Excerpted data

--- START ---

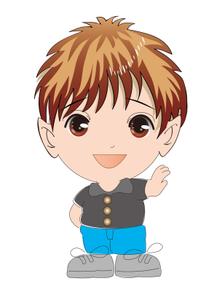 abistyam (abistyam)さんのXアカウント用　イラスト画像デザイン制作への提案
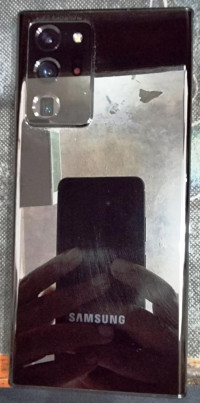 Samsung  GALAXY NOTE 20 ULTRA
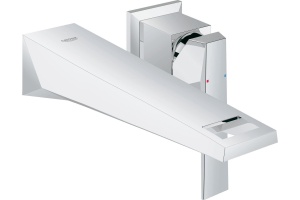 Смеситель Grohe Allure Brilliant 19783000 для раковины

--- END ---
--- START ---

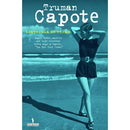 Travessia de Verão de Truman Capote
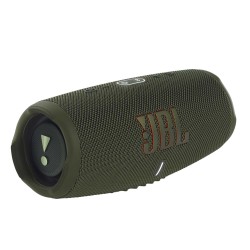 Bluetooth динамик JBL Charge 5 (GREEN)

--- END ---

The problem
Reproduce, exactly and only, the lines of the records above starting at the line with "abistyam (abis" and ending at the line with "Смеситель Grohe Allure", both included. Leave every picture out.

Written response
 abistyam (abistyam)さんのXアカウント用　イラスト画像デザイン制作への提案
 Samsung  GALAXY NOTE 20 ULTRA
 Смеситель Grohe Allure Brilliant 19783000 для раковины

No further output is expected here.